What this task involves:
Each line below should be quoted exactly, please.

Given information:
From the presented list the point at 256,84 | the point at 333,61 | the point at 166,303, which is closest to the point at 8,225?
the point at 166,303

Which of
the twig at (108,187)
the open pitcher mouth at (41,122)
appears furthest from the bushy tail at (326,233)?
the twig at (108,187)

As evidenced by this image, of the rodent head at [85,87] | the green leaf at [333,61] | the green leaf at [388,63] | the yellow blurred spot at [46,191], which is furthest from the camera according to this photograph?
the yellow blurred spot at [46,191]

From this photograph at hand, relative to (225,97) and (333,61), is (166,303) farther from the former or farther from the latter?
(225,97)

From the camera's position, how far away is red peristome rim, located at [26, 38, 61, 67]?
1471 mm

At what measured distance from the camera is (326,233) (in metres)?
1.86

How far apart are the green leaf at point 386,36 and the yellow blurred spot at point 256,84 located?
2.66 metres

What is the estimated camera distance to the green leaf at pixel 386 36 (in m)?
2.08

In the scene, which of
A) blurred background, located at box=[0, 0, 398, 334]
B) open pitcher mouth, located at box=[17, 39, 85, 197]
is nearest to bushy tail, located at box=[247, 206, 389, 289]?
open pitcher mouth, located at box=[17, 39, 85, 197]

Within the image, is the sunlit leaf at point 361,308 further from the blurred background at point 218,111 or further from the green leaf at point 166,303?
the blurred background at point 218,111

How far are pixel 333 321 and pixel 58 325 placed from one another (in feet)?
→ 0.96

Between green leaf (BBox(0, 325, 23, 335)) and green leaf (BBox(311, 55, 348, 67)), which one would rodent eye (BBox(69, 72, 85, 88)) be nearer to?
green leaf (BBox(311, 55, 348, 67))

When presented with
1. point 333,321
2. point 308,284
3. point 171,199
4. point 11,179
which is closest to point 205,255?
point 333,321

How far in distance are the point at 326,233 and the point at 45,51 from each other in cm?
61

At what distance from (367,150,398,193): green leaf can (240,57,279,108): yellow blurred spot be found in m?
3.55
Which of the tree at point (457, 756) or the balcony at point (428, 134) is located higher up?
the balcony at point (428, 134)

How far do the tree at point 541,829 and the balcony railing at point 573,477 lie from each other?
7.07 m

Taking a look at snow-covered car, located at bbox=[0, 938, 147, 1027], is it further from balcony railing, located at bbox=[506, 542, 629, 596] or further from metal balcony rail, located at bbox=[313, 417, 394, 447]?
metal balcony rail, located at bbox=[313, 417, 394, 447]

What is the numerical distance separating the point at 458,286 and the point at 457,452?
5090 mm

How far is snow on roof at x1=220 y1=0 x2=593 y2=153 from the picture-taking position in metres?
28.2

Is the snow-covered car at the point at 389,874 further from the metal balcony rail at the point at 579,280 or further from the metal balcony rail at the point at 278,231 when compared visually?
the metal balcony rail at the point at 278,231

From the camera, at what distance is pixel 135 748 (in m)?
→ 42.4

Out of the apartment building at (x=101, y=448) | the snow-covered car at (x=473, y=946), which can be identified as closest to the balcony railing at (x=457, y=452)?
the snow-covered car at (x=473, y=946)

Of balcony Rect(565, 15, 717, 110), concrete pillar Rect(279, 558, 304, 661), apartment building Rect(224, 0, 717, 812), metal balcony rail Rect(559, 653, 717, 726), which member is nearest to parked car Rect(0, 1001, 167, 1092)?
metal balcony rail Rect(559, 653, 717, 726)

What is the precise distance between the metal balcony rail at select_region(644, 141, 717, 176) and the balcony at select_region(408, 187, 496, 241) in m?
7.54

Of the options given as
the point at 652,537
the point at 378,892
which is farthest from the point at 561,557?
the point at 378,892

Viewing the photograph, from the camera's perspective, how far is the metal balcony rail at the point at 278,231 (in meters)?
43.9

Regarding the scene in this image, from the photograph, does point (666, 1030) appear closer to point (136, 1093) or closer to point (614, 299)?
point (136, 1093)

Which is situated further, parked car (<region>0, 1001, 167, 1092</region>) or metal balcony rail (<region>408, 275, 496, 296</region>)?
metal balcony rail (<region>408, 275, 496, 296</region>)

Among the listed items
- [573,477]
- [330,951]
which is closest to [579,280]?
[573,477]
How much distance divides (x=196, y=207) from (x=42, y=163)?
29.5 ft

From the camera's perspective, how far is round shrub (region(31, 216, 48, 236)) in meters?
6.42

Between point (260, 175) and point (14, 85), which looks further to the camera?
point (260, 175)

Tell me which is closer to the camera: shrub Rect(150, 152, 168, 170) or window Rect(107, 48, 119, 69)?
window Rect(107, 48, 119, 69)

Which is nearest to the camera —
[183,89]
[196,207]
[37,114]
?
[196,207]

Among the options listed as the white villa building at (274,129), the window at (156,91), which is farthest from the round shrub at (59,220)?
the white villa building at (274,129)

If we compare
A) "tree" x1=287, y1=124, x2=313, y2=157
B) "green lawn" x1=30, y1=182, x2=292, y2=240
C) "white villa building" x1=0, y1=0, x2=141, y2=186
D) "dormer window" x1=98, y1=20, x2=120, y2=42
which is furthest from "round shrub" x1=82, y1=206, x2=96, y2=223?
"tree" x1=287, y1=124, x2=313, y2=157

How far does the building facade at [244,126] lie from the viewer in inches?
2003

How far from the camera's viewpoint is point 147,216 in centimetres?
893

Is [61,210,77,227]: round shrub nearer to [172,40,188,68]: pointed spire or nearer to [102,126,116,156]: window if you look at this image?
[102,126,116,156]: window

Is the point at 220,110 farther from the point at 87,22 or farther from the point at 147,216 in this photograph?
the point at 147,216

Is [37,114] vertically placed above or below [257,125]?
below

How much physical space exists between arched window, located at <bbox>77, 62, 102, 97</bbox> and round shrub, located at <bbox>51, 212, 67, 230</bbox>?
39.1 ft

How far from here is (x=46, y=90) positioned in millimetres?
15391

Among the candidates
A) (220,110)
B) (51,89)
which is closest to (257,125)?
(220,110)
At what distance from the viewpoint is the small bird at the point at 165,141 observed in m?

Task result:
From the presented list the point at 256,84 | the point at 333,61 | the point at 166,303, which is closest to the point at 8,225?
the point at 166,303

Which of
the twig at (108,187)
the open pitcher mouth at (41,122)
appears furthest from the bushy tail at (326,233)?
the twig at (108,187)

As evidenced by this image, of the rodent head at [85,87] | the green leaf at [333,61] | the green leaf at [388,63] | the yellow blurred spot at [46,191], which is furthest from the camera according to this photograph?
the yellow blurred spot at [46,191]

From this photograph at hand, relative to (225,97) and (333,61), is (166,303) farther from the former or farther from the latter?
(225,97)

From the camera's position, how far away is red peristome rim, located at [26, 38, 61, 67]?
1471 mm

At what measured distance from the camera is (326,233) (in metres)?
1.86

How far apart are the green leaf at point 386,36 and the yellow blurred spot at point 256,84 located?
2.66 metres

What is the estimated camera distance to the green leaf at pixel 386 36 (in m)?
2.08

In the scene, which of
A) blurred background, located at box=[0, 0, 398, 334]
B) open pitcher mouth, located at box=[17, 39, 85, 197]
is nearest to bushy tail, located at box=[247, 206, 389, 289]?
open pitcher mouth, located at box=[17, 39, 85, 197]

Within the image, is the sunlit leaf at point 361,308 further from the blurred background at point 218,111 or further from the green leaf at point 166,303?
the blurred background at point 218,111

How far are pixel 333 321 and pixel 58 325 placed from one another (in feet)?
→ 0.96

Between green leaf (BBox(0, 325, 23, 335)) and green leaf (BBox(311, 55, 348, 67)), which one would rodent eye (BBox(69, 72, 85, 88)) be nearer to?
green leaf (BBox(311, 55, 348, 67))

When presented with
1. point 333,321
2. point 308,284
3. point 171,199
4. point 11,179
which is closest to point 205,255?
point 333,321

How far in distance are the point at 326,233 and the point at 45,51 from each other in cm?
61

At what distance from (367,150,398,193): green leaf can (240,57,279,108): yellow blurred spot be found in m?
3.55
Which of the tree at point (457, 756) or the balcony at point (428, 134) is located higher up?
the balcony at point (428, 134)

How far do the tree at point 541,829 and the balcony railing at point 573,477 lie from each other?
7.07 m

Taking a look at snow-covered car, located at bbox=[0, 938, 147, 1027], is it further from balcony railing, located at bbox=[506, 542, 629, 596] or further from metal balcony rail, located at bbox=[313, 417, 394, 447]?
metal balcony rail, located at bbox=[313, 417, 394, 447]

What is the numerical distance separating the point at 458,286 and the point at 457,452?
5090 mm

How far is snow on roof at x1=220 y1=0 x2=593 y2=153 from the picture-taking position in metres?
28.2

Is the snow-covered car at the point at 389,874 further from the metal balcony rail at the point at 579,280 or further from the metal balcony rail at the point at 278,231 when compared visually?
the metal balcony rail at the point at 278,231

From the camera, at what distance is pixel 135 748 (in m)?
→ 42.4

Out of the apartment building at (x=101, y=448) | the snow-covered car at (x=473, y=946), which can be identified as closest to the balcony railing at (x=457, y=452)?
the snow-covered car at (x=473, y=946)

Of balcony Rect(565, 15, 717, 110), concrete pillar Rect(279, 558, 304, 661), apartment building Rect(224, 0, 717, 812), metal balcony rail Rect(559, 653, 717, 726), which member is nearest to parked car Rect(0, 1001, 167, 1092)?
metal balcony rail Rect(559, 653, 717, 726)

What is the precise distance between the metal balcony rail at select_region(644, 141, 717, 176) and the balcony at select_region(408, 187, 496, 241) in m?
7.54

Of the options given as
the point at 652,537
the point at 378,892
which is farthest from the point at 561,557?
the point at 378,892

Viewing the photograph, from the camera's perspective, how far is the metal balcony rail at the point at 278,231 (in meters)?
43.9

Regarding the scene in this image, from the photograph, does point (666, 1030) appear closer to point (136, 1093) or closer to point (614, 299)?
point (136, 1093)

Which is situated further, parked car (<region>0, 1001, 167, 1092</region>) or metal balcony rail (<region>408, 275, 496, 296</region>)?
metal balcony rail (<region>408, 275, 496, 296</region>)

Among the listed items
- [573,477]
- [330,951]
which is closest to [579,280]?
[573,477]
How much distance divides (x=196, y=207) from (x=42, y=163)?
29.5 ft

From the camera's perspective, how far is round shrub (region(31, 216, 48, 236)) in meters?
6.42

Between point (260, 175) and point (14, 85), which looks further to the camera?
point (260, 175)

Tell me which is closer to the camera: shrub Rect(150, 152, 168, 170) or window Rect(107, 48, 119, 69)?
window Rect(107, 48, 119, 69)

Which is nearest to the camera —
[183,89]
[196,207]
[37,114]
?
[196,207]

Among the options listed as the white villa building at (274,129), the window at (156,91), which is farthest from the round shrub at (59,220)?
the white villa building at (274,129)

If we compare
A) "tree" x1=287, y1=124, x2=313, y2=157
B) "green lawn" x1=30, y1=182, x2=292, y2=240
C) "white villa building" x1=0, y1=0, x2=141, y2=186
D) "dormer window" x1=98, y1=20, x2=120, y2=42
which is furthest from "round shrub" x1=82, y1=206, x2=96, y2=223?
"tree" x1=287, y1=124, x2=313, y2=157

How far does the building facade at [244,126] lie from the viewer in inches?
2003

How far from the camera's viewpoint is point 147,216 in centimetres?
893

Is [61,210,77,227]: round shrub nearer to [172,40,188,68]: pointed spire or nearer to [102,126,116,156]: window if you look at this image?
[102,126,116,156]: window

Is the point at 220,110 farther from the point at 87,22 or farther from the point at 147,216 in this photograph?
the point at 147,216

Is [37,114] vertically placed above or below [257,125]?
below

How much physical space exists between arched window, located at <bbox>77, 62, 102, 97</bbox> and round shrub, located at <bbox>51, 212, 67, 230</bbox>?
39.1 ft

How far from here is (x=46, y=90) positioned in millimetres?
15391

Among the candidates
A) (220,110)
B) (51,89)
which is closest to (257,125)?
(220,110)
At what distance from the viewpoint is the small bird at the point at 165,141 observed in m?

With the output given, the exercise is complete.